======== Extract provided ========

AI agents are only as useful as the context they can reach. Peter Steinberger, known online as steipete, just dropped a collection of open-source tools that solve exactly this problem: a “crawl army” of CLIs that mirror your app history into local SQLite databases, making it searchable, queryable, and - most importantly - readable by agents.
AI agents forget everything between sessions. The crawl army fixes this by mirroring your data from walled gardens (Discord, Slack, WhatsApp, Notion, Twitter, Google) into local-first SQLite databases that agents can actually query.
Where we’re headed
Every AI agent you’ve ever used has the same problem: it starts from zero each time. No memory of your Slack conversations, your Discord decisions, your Notion docs, your email threads. The crawl army is a set of seven open-source CLIs built by core OpenClaw contributors that copy your data out of siloed platforms and into local SQLite databases with full-text search. The result: agents that can actually remember what matters.
The story
The post on r/myclaw shares seven tools built by core OpenClaw contributors. Their shared philosophy is simple: your data lives inside walled gardens, and AI agents can’t reach it. Each tool breaks down one of those walls, copying data into a local-first, offline-capable SQLite archive with full-text search built in.
The name “crawl army” is fitting: each tool is a specialist soldier, and together they form a coordinated unit. They share a common architecture (Go CLI + SQLite + FTS5), a common interface pattern (sync, search, status, doctor commands), and a common goal: making your digital history agent-readable without uploading anything to the cloud.
This is part of a broader trend in the AI agent ecosystem. Tools like ContextMesh and MemoAIr are building persistent memory layers. Projects like Claw Recall are creating searchable conversation archives. But the crawl army takes a different, more pragmatic approach: instead of building new memory systems, it makes the data you already have accessible. Your Discord history, Slack messages, WhatsApp chats, Notion docs, Twitter bookmarks, and Google data all already exist. The crawl army just makes them agent-readable.
The key insight is local-first. All data stays on your machine in SQLite. No cloud uploads, no third-party services, no API keys floating around. You own your archive. The Git-backed sharing mechanism lets teams distribute read-only snapshots without exposing credentials. This is a fundamentally different trust model from “upload everything to an AI service.”

======== Data excerpts ========

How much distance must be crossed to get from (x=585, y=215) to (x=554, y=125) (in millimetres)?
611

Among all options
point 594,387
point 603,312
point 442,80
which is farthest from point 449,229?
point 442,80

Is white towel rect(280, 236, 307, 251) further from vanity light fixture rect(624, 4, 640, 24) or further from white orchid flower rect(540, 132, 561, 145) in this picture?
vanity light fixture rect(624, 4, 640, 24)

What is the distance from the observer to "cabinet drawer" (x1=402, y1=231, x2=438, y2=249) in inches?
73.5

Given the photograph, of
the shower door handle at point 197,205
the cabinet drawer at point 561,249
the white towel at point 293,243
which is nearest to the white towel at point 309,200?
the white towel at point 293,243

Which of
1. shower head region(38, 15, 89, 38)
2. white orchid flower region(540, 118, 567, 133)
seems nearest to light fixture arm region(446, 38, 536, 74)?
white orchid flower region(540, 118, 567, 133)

========

» Task instructions:
1. According to the crawl army article, what common architecture do the seven tools share?
2. Resume the crawl army article right after its final sentence.
None of the collected data matters for this work.

» Answers for the exercise:
1. Go CLI + SQLite + FTS5.

2.
Who built this?
Peter Steinberger (steipete) is the driving force behind the crawl army. He’s the founder of PSPDFKit (acquired by Stripe in 2023), a major iOS/PDF SDK used by companies like Disney, IBM, and SAP. After PSPDFKit, he became the “Clawdfather” at OpenClaw, and in February 2026 he announced he was joining OpenAI to work on bringing agents to everyone. Based between Vienna and London, he’s a prolific open-source contributor with 48K+ GitHub followers.
Vincent Koc is an AI Research Engineer at Comet ML, an OpenClaw maintainer, and a lecturer at MIT. His career spans Qantas, Airbyte, and Microsoft. He brings deep experience in data pipelines and integrations, which shows in the clean, API-aware design of slacrawl and notcrawl.
Felix Krause (KrauseFx) is best known as the creator of fastlane, the iOS/Android deployment automation tool used by hundreds of thousands of developers (now maintained by Google). He’s the founder of ContextSDK, based in Vienna. His beeper-cli contribution brings the same developer-first philosophy: zero-config, read-only, and immediately useful.
Real-world scenarios
- The onboarding agent: A new developer joins your team. Instead of spending a week reading Slack history and Notion docs, your AI agent has already indexed everything via slacrawl and notcrawl. Ask “what was the decision about the API redesign?” and get an instant, sourced answer.
- The compliance search: Your company needs every mention of a specific client across years of Discord, Slack, and WhatsApp conversations. Run
discrawl search,slacrawl search, andwacrawl search, then cross-reference. - The personal CRM: With gog, your agent searches your entire Gmail history, Calendar, and Contacts. “When did I last email Sarah from Acme Corp?” becomes a simple SQL query.
- The Twitter triage: You wake up to 200 mentions. birdclaw’s AI-ranked inbox filters the noise, showing high-signal interactions first. Your agent can even draft replies based on your past communication style.
- The cross-platform research: You vaguely remember discussing a feature idea across Discord, Slack, and a Notion page, but can’t recall where. The crawl army’s consistent SQLite + FTS5 pattern lets you search all three at once.
The tools
From here on, we get into the technical details of each crawler. If you just care about the concept and not the implementation, you can skip to the takeaway.
discrawl - Discord History Crawler
Built by steipete, discrawl mirrors Discord guild data into local SQLite. It syncs channels, threads, members, and full message history via the Discord bot API. It also has a “wiretap” mode that reads the local Discord Desktop cache, letting you recover DMs and local-only conversations without needing a user token. It supports Git-backed archive publishing so teams can share org memory without distributing bot credentials.
slacrawl - Slack History Crawler
Vincent Koc’s contribution, slacrawl mirrors Slack workspaces into SQLite with FTS5 search. It supports three modes:
- API sync for full history
- Socket Mode for live tailing
- Desktop cache ingestion for local “wiretap” inspection
Like discrawl, it supports Git-backed snapshots for org-wide read access. Thread reply backfill and DM sync are available when a user token is provided.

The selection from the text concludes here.